> [Stated task]: Write out the entire listing below exactly as it appears, minus any pictures.

::::::::

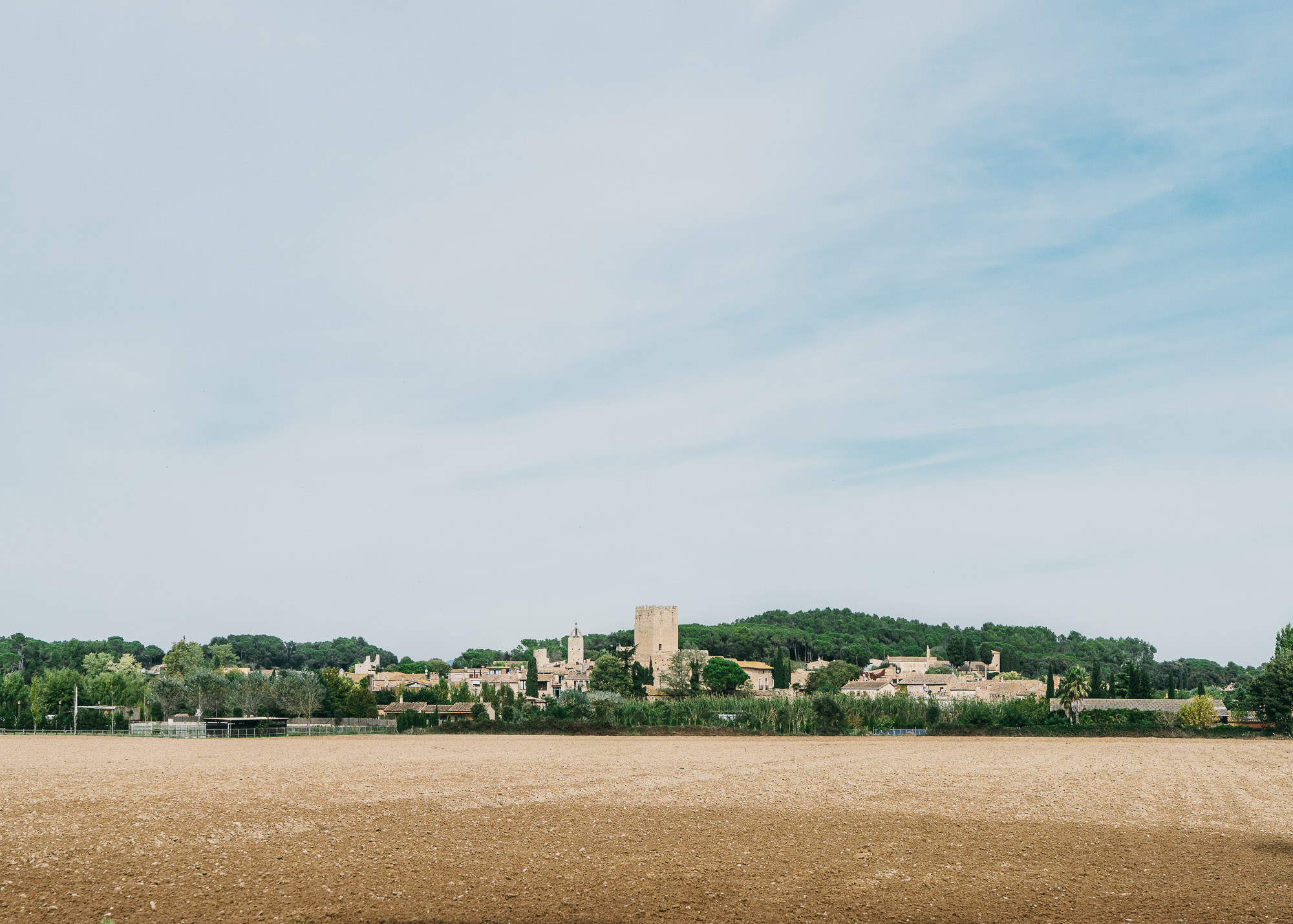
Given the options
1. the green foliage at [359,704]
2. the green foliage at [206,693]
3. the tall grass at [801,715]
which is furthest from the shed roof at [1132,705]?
the green foliage at [206,693]

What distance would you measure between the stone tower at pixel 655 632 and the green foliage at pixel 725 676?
8.06 m

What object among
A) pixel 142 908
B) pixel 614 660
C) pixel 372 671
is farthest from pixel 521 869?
pixel 372 671

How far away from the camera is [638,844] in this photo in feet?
56.3

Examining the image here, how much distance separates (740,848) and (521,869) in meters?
3.97

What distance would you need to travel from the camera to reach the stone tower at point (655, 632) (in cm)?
13225

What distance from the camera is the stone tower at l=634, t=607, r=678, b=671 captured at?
132 m

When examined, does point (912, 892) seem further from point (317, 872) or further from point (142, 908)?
point (142, 908)

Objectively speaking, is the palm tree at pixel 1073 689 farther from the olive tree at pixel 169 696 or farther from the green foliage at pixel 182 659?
the green foliage at pixel 182 659

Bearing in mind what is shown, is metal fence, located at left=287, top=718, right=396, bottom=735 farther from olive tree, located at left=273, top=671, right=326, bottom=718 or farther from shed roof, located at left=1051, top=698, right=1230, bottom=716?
shed roof, located at left=1051, top=698, right=1230, bottom=716

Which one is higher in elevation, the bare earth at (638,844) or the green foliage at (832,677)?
the bare earth at (638,844)

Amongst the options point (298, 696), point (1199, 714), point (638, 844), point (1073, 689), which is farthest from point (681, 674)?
point (638, 844)

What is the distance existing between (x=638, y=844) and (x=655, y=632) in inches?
4584

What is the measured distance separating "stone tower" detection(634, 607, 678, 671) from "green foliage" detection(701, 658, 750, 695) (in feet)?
26.5

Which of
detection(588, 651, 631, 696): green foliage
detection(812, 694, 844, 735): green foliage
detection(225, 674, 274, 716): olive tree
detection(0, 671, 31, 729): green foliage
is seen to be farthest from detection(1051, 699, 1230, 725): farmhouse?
detection(0, 671, 31, 729): green foliage
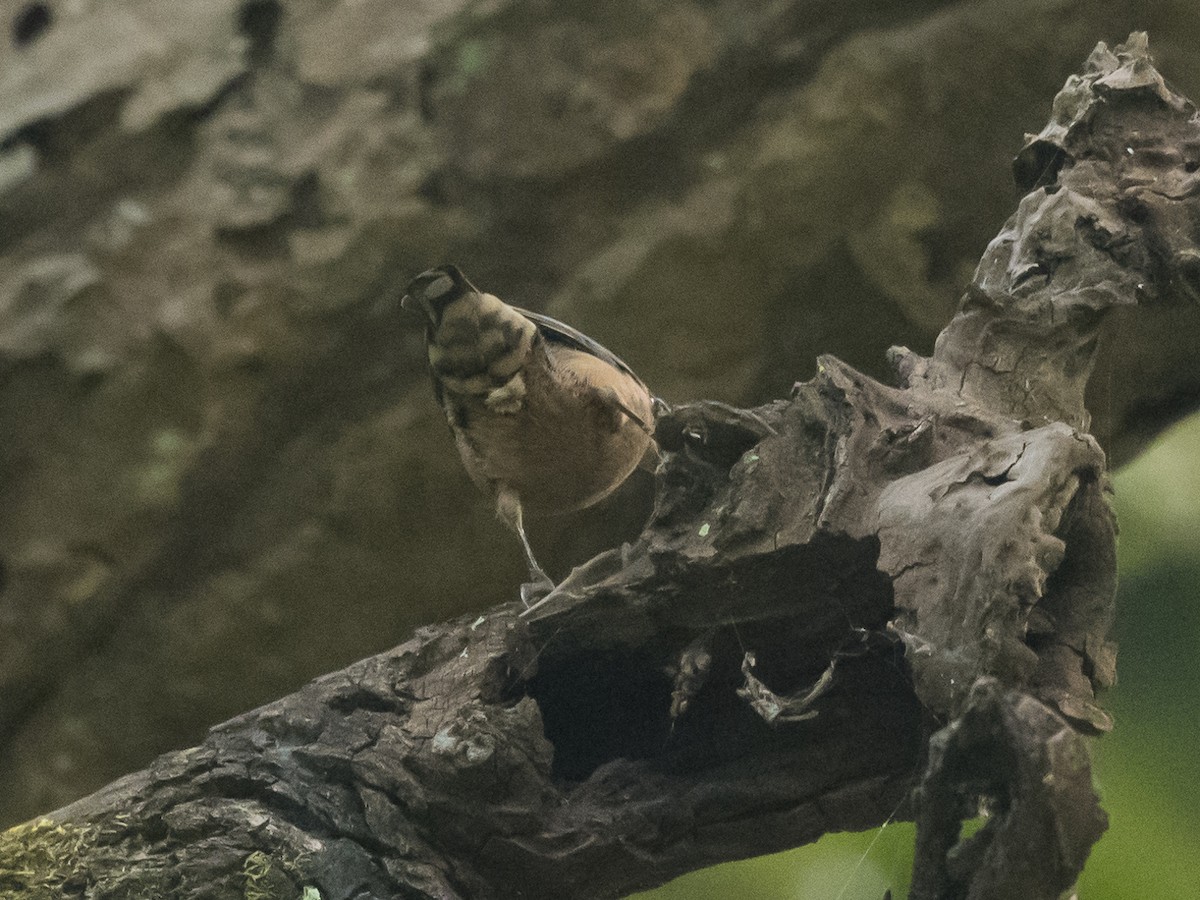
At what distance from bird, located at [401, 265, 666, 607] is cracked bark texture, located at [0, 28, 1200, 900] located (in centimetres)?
32

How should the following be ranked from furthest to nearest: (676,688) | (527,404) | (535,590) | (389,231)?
(389,231)
(527,404)
(535,590)
(676,688)

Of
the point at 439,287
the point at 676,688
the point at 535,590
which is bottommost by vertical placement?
the point at 676,688

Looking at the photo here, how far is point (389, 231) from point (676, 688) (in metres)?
2.27

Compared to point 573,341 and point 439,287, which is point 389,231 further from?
point 439,287

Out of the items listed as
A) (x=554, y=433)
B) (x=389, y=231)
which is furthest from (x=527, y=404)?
(x=389, y=231)

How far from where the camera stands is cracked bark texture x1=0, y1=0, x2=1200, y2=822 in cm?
353

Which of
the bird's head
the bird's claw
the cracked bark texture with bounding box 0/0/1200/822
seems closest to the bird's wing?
Result: the bird's head

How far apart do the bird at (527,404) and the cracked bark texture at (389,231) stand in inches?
46.4

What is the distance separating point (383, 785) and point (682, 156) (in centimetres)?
241

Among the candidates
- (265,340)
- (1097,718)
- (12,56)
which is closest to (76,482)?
(265,340)

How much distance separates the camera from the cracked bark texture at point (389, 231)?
3.53m

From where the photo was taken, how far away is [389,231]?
11.6ft

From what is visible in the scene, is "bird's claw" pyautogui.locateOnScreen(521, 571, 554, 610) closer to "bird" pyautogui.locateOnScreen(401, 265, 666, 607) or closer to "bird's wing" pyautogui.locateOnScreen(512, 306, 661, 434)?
"bird" pyautogui.locateOnScreen(401, 265, 666, 607)

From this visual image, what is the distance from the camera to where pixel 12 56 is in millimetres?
3814
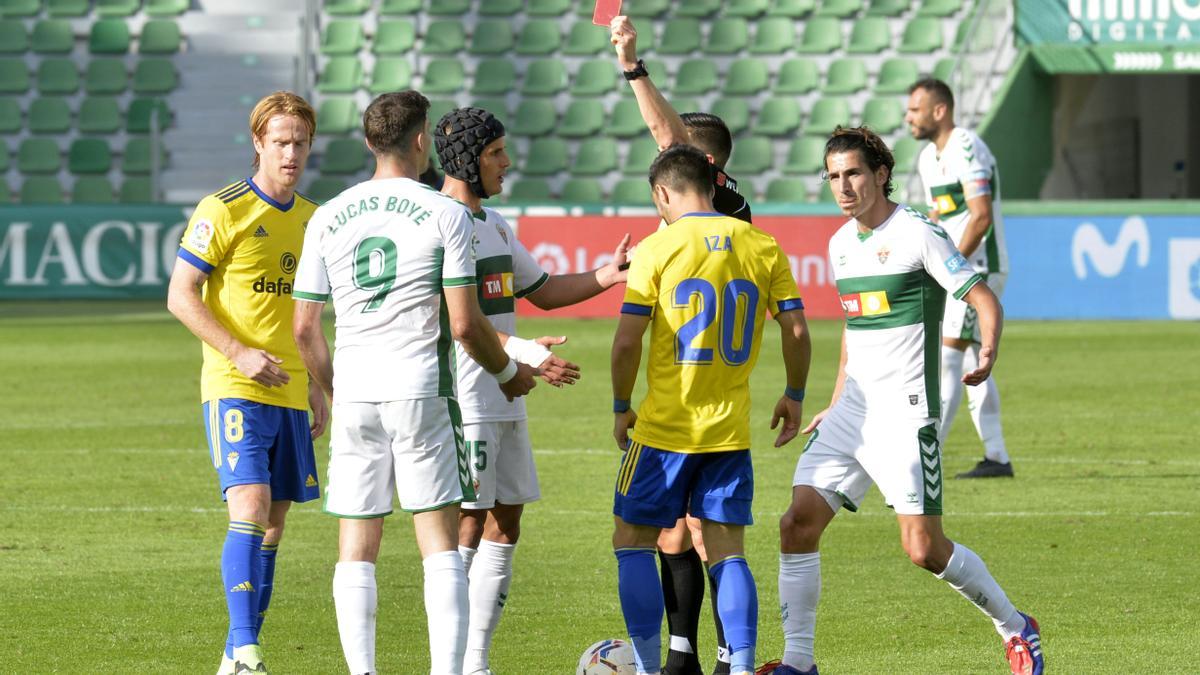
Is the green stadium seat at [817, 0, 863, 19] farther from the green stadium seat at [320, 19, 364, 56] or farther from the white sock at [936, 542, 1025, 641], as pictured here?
the white sock at [936, 542, 1025, 641]

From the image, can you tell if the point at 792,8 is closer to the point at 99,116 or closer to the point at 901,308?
the point at 99,116

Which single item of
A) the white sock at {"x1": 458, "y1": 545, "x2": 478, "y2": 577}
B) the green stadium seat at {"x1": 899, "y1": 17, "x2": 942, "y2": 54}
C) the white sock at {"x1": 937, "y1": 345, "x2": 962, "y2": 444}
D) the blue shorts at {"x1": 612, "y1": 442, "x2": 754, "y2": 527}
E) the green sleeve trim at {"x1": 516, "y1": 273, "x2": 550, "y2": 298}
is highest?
the green stadium seat at {"x1": 899, "y1": 17, "x2": 942, "y2": 54}

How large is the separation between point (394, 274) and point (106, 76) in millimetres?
24327

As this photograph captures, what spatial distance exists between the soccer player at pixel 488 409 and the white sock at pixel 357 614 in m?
0.68

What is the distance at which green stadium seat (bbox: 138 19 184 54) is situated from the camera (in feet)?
93.5

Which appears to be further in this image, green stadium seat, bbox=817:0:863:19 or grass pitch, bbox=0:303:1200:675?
green stadium seat, bbox=817:0:863:19

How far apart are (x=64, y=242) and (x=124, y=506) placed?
44.5 ft

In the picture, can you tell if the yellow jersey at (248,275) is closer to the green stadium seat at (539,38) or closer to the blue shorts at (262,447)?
the blue shorts at (262,447)

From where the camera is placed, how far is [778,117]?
2672 cm

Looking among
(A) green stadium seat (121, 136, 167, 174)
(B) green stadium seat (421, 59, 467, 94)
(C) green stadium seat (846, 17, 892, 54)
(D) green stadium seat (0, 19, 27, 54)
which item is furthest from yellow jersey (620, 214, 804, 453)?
(D) green stadium seat (0, 19, 27, 54)

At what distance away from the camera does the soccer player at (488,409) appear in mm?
5941

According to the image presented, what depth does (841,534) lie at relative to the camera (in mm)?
8727

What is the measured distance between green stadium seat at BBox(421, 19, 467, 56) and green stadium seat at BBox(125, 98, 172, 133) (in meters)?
4.37

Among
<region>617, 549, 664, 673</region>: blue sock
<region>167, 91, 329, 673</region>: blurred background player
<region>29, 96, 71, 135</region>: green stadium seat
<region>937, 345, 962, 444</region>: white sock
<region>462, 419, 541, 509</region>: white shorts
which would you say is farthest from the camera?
<region>29, 96, 71, 135</region>: green stadium seat
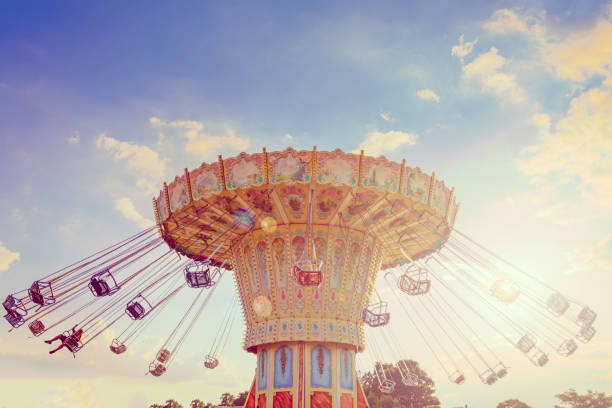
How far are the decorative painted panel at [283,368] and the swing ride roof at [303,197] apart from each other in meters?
3.11

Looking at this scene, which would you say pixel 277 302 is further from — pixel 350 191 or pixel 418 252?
pixel 418 252

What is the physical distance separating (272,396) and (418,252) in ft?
22.4

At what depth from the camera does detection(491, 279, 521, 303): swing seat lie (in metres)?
11.2

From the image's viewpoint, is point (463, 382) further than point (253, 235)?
Yes

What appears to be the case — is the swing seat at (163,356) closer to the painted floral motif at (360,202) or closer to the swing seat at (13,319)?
the swing seat at (13,319)

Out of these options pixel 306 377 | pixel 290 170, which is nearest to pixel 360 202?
pixel 290 170

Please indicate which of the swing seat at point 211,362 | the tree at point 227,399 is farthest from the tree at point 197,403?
the swing seat at point 211,362

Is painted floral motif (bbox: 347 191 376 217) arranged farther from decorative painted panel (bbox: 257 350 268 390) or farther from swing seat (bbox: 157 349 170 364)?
swing seat (bbox: 157 349 170 364)

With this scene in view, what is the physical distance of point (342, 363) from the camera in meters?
11.3

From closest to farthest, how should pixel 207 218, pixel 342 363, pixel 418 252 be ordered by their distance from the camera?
pixel 342 363
pixel 207 218
pixel 418 252

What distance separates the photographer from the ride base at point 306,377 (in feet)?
35.1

::::::::

> [Task answer]:
Given the options
1. the green foliage at [359,704]
2. the green foliage at [206,693]
3. the tall grass at [801,715]
which is furthest from the shed roof at [1132,705]?
the green foliage at [206,693]

What distance would you measure between the stone tower at pixel 655 632 and the green foliage at pixel 725 676?
8.06 m

What object among
A) pixel 142 908
B) pixel 614 660
C) pixel 372 671
is farthest from pixel 521 869?
pixel 372 671

How far away from the camera is [638,844] in this photo in feet?
56.3

Examining the image here, how much distance separates (740,848) and (521,869) in meters?
3.97

What distance would you need to travel from the camera to reach the stone tower at point (655, 632) (in cm)?
13225

What distance from the camera is the stone tower at l=634, t=607, r=678, b=671 captured at?
132 m

When examined, does point (912, 892) seem further from point (317, 872) or further from point (142, 908)?
point (142, 908)

Objectively speaking, is the palm tree at pixel 1073 689 farther from the olive tree at pixel 169 696 or farther from the green foliage at pixel 182 659?
the green foliage at pixel 182 659

Bearing in mind what is shown, is metal fence, located at left=287, top=718, right=396, bottom=735 farther from olive tree, located at left=273, top=671, right=326, bottom=718 or farther from shed roof, located at left=1051, top=698, right=1230, bottom=716?
shed roof, located at left=1051, top=698, right=1230, bottom=716

Which one is higher in elevation, the bare earth at (638,844) or the green foliage at (832,677)?
the bare earth at (638,844)

Amongst the options point (298, 696), point (1199, 714), point (638, 844), point (1073, 689), which is farthest from point (681, 674)?
point (638, 844)

What is the distance existing between (x=638, y=844) and (x=655, y=632) in inches?
4584

What is the measured distance separating "stone tower" detection(634, 607, 678, 671) from "green foliage" detection(701, 658, 750, 695) (in feet)?
26.5

Which of
detection(588, 651, 631, 696): green foliage
detection(812, 694, 844, 735): green foliage
detection(225, 674, 274, 716): olive tree
detection(0, 671, 31, 729): green foliage
is seen to be farthest from detection(1051, 699, 1230, 725): farmhouse?
detection(0, 671, 31, 729): green foliage
At what distance from bird, located at [401, 265, 666, 607] is cracked bark texture, located at [0, 28, 1200, 900] located (in centimetres)?
32

How should the following be ranked from furthest to nearest: (676,688) | (527,404) | (535,590) | (389,231)?
(389,231)
(527,404)
(535,590)
(676,688)

Of
the point at 439,287
the point at 676,688
the point at 535,590
which is bottommost by vertical placement?
the point at 676,688

Looking at the photo here, how far is point (389, 231) from point (676, 688) (in metres)?
2.27

Compared to point 573,341 and point 439,287, which is point 389,231 further from?
point 439,287

Out of the items listed as
A) (x=554, y=433)
B) (x=389, y=231)
which is furthest from (x=527, y=404)?
(x=389, y=231)

How far from where the camera stands is cracked bark texture x1=0, y1=0, x2=1200, y2=822 in cm?
353

Which of
the bird's head
the bird's claw
the cracked bark texture with bounding box 0/0/1200/822
seems closest to the bird's wing?
Result: the bird's head

How far apart do the bird at (527,404) and the cracked bark texture at (389,231) stand in inches?
46.4

What is the distance separating point (383, 785) and point (682, 156) (in centimetres)?
241

Among the candidates
- (265,340)
- (1097,718)
- (12,56)
which is closest to (76,482)?
(265,340)

How much distance separates the camera from the cracked bark texture at point (389, 231)?
3.53m

From where the photo was taken, how far away is [389,231]?
11.6ft

From what is visible in the scene, is "bird's claw" pyautogui.locateOnScreen(521, 571, 554, 610) closer to "bird" pyautogui.locateOnScreen(401, 265, 666, 607) or closer to "bird's wing" pyautogui.locateOnScreen(512, 306, 661, 434)?
"bird" pyautogui.locateOnScreen(401, 265, 666, 607)

From this visual image, what is the distance from the camera to where pixel 12 56 is in millimetres?
3814
Is the green stadium seat at [817, 0, 863, 19] farther from the green stadium seat at [320, 19, 364, 56] or farther from the white sock at [936, 542, 1025, 641], as pictured here?
the white sock at [936, 542, 1025, 641]

From the image, can you tell if the point at 792,8 is closer to the point at 99,116 or closer to the point at 901,308?
the point at 99,116

Which single item of
A) the white sock at {"x1": 458, "y1": 545, "x2": 478, "y2": 577}
B) the green stadium seat at {"x1": 899, "y1": 17, "x2": 942, "y2": 54}
C) the white sock at {"x1": 937, "y1": 345, "x2": 962, "y2": 444}
D) the blue shorts at {"x1": 612, "y1": 442, "x2": 754, "y2": 527}
E) the green sleeve trim at {"x1": 516, "y1": 273, "x2": 550, "y2": 298}
is highest?
the green stadium seat at {"x1": 899, "y1": 17, "x2": 942, "y2": 54}

How large is the separation between point (394, 274) and point (106, 76) in millimetres?
24327

As this photograph captures, what spatial distance exists between the soccer player at pixel 488 409 and the white sock at pixel 357 614 in m?
0.68

What is the distance at which green stadium seat (bbox: 138 19 184 54) is situated from the camera (in feet)?
93.5

Which appears to be further in this image, green stadium seat, bbox=817:0:863:19 or grass pitch, bbox=0:303:1200:675?
green stadium seat, bbox=817:0:863:19

How far apart are (x=64, y=242) and (x=124, y=506) placed?
44.5 ft

In the picture, can you tell if the yellow jersey at (248,275) is closer to the green stadium seat at (539,38) or closer to the blue shorts at (262,447)?
the blue shorts at (262,447)

From where the camera is placed, how far is [778,117]?
2672 cm

Looking among
(A) green stadium seat (121, 136, 167, 174)
(B) green stadium seat (421, 59, 467, 94)
(C) green stadium seat (846, 17, 892, 54)
(D) green stadium seat (0, 19, 27, 54)
which item is furthest from yellow jersey (620, 214, 804, 453)?
(D) green stadium seat (0, 19, 27, 54)

At what distance away from the camera does the soccer player at (488,409) appear in mm?
5941

According to the image presented, what depth does (841,534) lie at relative to the camera (in mm)?
8727

What is the measured distance between green stadium seat at BBox(421, 19, 467, 56) and green stadium seat at BBox(125, 98, 172, 133) (in meters)?
4.37

Among
<region>617, 549, 664, 673</region>: blue sock
<region>167, 91, 329, 673</region>: blurred background player
<region>29, 96, 71, 135</region>: green stadium seat
<region>937, 345, 962, 444</region>: white sock
<region>462, 419, 541, 509</region>: white shorts
which would you say is farthest from the camera?
<region>29, 96, 71, 135</region>: green stadium seat
How far are the decorative painted panel at [283,368] and the swing ride roof at [303,197] apart from each other in meters?
3.11

Looking at this scene, which would you say pixel 277 302 is further from — pixel 350 191 or pixel 418 252?
pixel 418 252

What is the physical distance separating (272,396) and (418,252) in ft?
22.4

At what depth from the camera does detection(491, 279, 521, 303): swing seat lie (in metres)?
11.2

From the image's viewpoint, is point (463, 382) further than point (253, 235)?
Yes

What appears to be the case — is the swing seat at (163,356) closer to the painted floral motif at (360,202) or closer to the swing seat at (13,319)?
the swing seat at (13,319)

Out of these options pixel 306 377 | pixel 290 170, which is nearest to pixel 360 202?
pixel 290 170

Please indicate which of the swing seat at point 211,362 | the tree at point 227,399 is farthest from the tree at point 197,403?
the swing seat at point 211,362

Is painted floral motif (bbox: 347 191 376 217) arranged farther from decorative painted panel (bbox: 257 350 268 390) or farther from swing seat (bbox: 157 349 170 364)?
swing seat (bbox: 157 349 170 364)

With this scene in view, what is the physical distance of point (342, 363) from the camera in meters?
11.3

From closest to farthest, how should pixel 207 218, pixel 342 363, pixel 418 252 be ordered by their distance from the camera?
pixel 342 363
pixel 207 218
pixel 418 252

What distance separates the photographer from the ride base at point 306,377 (in feet)?
35.1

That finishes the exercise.